§ Extracted material
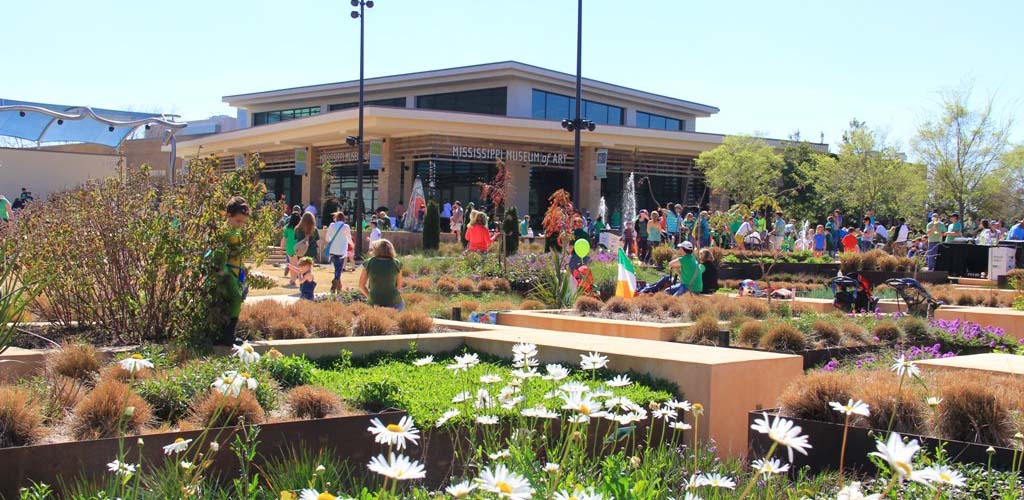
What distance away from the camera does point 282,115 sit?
57219 millimetres

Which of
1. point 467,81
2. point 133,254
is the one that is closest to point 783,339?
point 133,254

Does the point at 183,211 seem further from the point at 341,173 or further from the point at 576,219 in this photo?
the point at 341,173

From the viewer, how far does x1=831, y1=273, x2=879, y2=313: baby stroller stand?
13438 millimetres

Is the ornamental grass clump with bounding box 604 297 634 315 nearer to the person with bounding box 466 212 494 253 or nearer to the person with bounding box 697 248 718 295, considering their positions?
the person with bounding box 697 248 718 295

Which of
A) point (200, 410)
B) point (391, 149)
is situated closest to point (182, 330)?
→ point (200, 410)

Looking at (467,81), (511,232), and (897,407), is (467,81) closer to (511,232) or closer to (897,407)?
(511,232)

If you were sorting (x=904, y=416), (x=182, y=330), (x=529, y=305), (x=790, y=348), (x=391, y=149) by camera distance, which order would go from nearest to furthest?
(x=904, y=416) → (x=182, y=330) → (x=790, y=348) → (x=529, y=305) → (x=391, y=149)

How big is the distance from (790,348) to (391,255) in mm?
4421

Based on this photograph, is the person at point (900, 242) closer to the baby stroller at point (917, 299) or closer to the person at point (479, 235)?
the person at point (479, 235)

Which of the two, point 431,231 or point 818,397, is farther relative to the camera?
point 431,231

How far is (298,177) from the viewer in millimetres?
52250

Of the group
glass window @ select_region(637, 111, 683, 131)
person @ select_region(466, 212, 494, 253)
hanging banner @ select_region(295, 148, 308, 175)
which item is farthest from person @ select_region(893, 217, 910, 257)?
hanging banner @ select_region(295, 148, 308, 175)

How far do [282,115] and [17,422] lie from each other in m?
54.1

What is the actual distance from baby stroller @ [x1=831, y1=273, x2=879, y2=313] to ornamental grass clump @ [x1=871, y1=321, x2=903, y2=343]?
2651mm
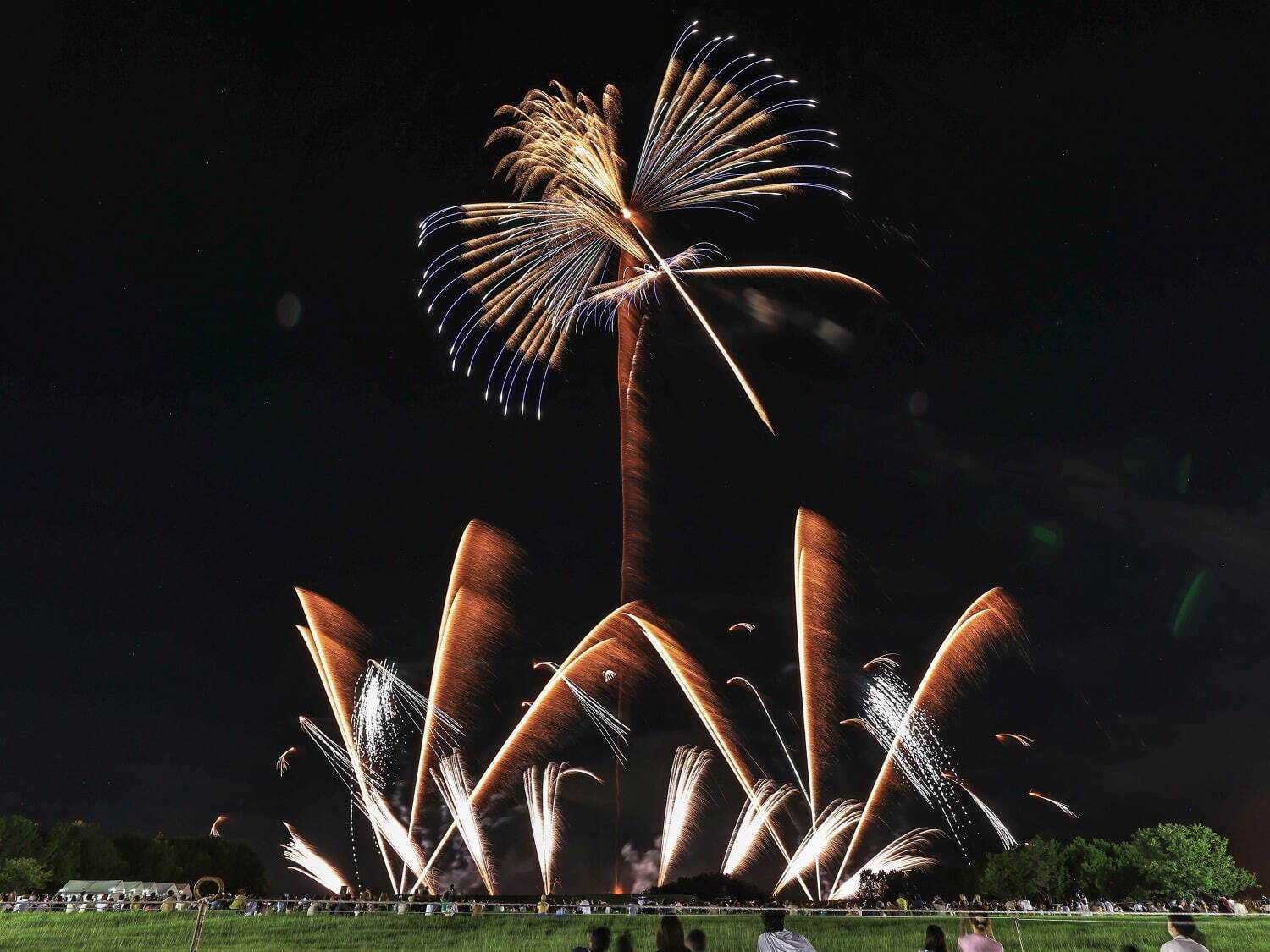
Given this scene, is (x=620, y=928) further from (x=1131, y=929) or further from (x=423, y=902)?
(x=1131, y=929)

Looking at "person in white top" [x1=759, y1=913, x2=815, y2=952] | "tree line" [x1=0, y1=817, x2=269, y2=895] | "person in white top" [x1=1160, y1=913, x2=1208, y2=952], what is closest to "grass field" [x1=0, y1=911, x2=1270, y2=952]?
"person in white top" [x1=1160, y1=913, x2=1208, y2=952]

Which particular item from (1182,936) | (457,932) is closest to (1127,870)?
(457,932)

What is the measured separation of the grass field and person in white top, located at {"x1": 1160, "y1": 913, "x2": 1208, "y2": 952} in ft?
36.0

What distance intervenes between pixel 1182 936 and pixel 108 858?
107 metres

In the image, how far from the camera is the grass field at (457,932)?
23.9 meters

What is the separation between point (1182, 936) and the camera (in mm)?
10695

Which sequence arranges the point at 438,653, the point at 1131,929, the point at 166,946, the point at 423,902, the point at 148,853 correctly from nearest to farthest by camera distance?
the point at 1131,929 < the point at 166,946 < the point at 423,902 < the point at 438,653 < the point at 148,853

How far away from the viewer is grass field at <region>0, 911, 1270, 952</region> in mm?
23922

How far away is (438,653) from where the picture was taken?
133ft

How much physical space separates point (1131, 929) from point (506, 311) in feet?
94.3

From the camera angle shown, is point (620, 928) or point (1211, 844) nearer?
point (620, 928)

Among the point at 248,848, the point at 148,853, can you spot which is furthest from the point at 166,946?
the point at 248,848

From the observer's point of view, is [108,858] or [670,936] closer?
[670,936]

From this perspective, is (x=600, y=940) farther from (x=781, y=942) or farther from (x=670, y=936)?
(x=781, y=942)
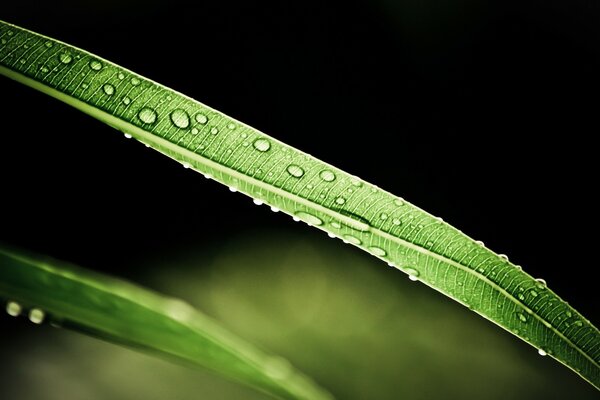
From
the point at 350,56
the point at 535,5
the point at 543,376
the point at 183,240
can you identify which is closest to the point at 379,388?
the point at 543,376

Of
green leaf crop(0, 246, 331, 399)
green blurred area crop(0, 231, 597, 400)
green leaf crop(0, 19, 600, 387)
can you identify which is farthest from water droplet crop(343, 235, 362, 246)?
green blurred area crop(0, 231, 597, 400)

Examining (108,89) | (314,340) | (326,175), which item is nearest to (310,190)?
(326,175)

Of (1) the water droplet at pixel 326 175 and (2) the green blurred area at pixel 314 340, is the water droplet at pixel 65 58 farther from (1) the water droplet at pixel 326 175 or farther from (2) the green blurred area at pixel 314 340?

§ Direction
Extract every item above verbatim, leaving out the pictures.

§ Answer to this task
What distance away from the camera does point 282,115 sit?
57219 millimetres

Which of
1. point 467,81
2. point 133,254
is the one that is closest to point 783,339?
point 133,254

Does the point at 183,211 seem further from the point at 341,173 or further from the point at 576,219 in this photo?
the point at 341,173

From the viewer, how far does x1=831, y1=273, x2=879, y2=313: baby stroller stand?
13438 millimetres

Is the ornamental grass clump with bounding box 604 297 634 315 nearer to the person with bounding box 466 212 494 253 or nearer to the person with bounding box 697 248 718 295, considering their positions?
the person with bounding box 697 248 718 295

Which of
A) point (200, 410)
B) point (391, 149)
is situated closest to point (182, 330)?
→ point (200, 410)

Looking at (467,81), (511,232), and (897,407), is (467,81) closer to (511,232) or closer to (897,407)?
(511,232)

If you were sorting (x=904, y=416), (x=182, y=330), (x=529, y=305), (x=790, y=348), (x=391, y=149) by camera distance, which order would go from nearest to furthest?
(x=904, y=416) → (x=182, y=330) → (x=790, y=348) → (x=529, y=305) → (x=391, y=149)

How big is the distance from (790,348) to (391,255) in mm?
4421

Based on this photograph, is the person at point (900, 242) closer to the baby stroller at point (917, 299) or closer to the person at point (479, 235)?
the person at point (479, 235)

Which of the two, point 431,231 or point 818,397, is farther relative to the camera?
point 431,231

How far is (298,177) from the viewer in millimetres?
52250

Of the group
glass window @ select_region(637, 111, 683, 131)
person @ select_region(466, 212, 494, 253)
hanging banner @ select_region(295, 148, 308, 175)
which item is farthest from person @ select_region(893, 217, 910, 257)?
hanging banner @ select_region(295, 148, 308, 175)

How far do [282,115] and [17,422] lie from each other in m?
54.1

What is the actual distance from baby stroller @ [x1=831, y1=273, x2=879, y2=313] to ornamental grass clump @ [x1=871, y1=321, x2=903, y2=343]?
2651mm
Given this scene, is (x=620, y=928) further from (x=1131, y=929) or further from (x=423, y=902)?
(x=1131, y=929)

Looking at "person in white top" [x1=759, y1=913, x2=815, y2=952] | "tree line" [x1=0, y1=817, x2=269, y2=895] | "person in white top" [x1=1160, y1=913, x2=1208, y2=952], what is closest to "grass field" [x1=0, y1=911, x2=1270, y2=952]?
"person in white top" [x1=1160, y1=913, x2=1208, y2=952]

Which particular item from (1182,936) | (457,932) is closest to (1127,870)?
(457,932)

What is the measured separation of the grass field and person in white top, located at {"x1": 1160, "y1": 913, "x2": 1208, "y2": 952} in ft?
36.0

What distance intervenes between pixel 1182 936 and pixel 108 858?
107 metres

In the image, how far from the camera is the grass field at (457,932)?
23.9 meters

What is the separation between point (1182, 936) and the camera (in mm)?
10695

Which sequence arranges the point at 438,653, the point at 1131,929, the point at 166,946, the point at 423,902, the point at 148,853 correctly from nearest to farthest by camera distance?
the point at 1131,929 < the point at 166,946 < the point at 423,902 < the point at 438,653 < the point at 148,853

How far away from the viewer is grass field at <region>0, 911, 1270, 952</region> in mm?
23922

How far away is (438,653) from where the picture was taken?
133ft

How much physical space separates point (1131, 929) from point (506, 311) in feet?
94.3

From the camera angle shown, is point (620, 928) or point (1211, 844) nearer?
point (620, 928)

Among the point at 248,848, the point at 148,853, can you spot which is furthest from the point at 166,946?
the point at 248,848

From the observer's point of view, is [108,858] or [670,936] closer?
[670,936]

From this perspective, is (x=600, y=940) farther from (x=781, y=942) or farther from (x=670, y=936)?
(x=781, y=942)
From
the point at 350,56
the point at 535,5
the point at 543,376
the point at 183,240
can you identify which is closest to the point at 379,388?
the point at 543,376

Of
green leaf crop(0, 246, 331, 399)
green blurred area crop(0, 231, 597, 400)
green leaf crop(0, 19, 600, 387)
can you identify which is farthest from water droplet crop(343, 235, 362, 246)?
green blurred area crop(0, 231, 597, 400)

Examining (108,89) | (314,340) | (326,175), which item is nearest to (310,190)?
(326,175)

Of (1) the water droplet at pixel 326 175 and (2) the green blurred area at pixel 314 340, is the water droplet at pixel 65 58 farther from (1) the water droplet at pixel 326 175 or farther from (2) the green blurred area at pixel 314 340?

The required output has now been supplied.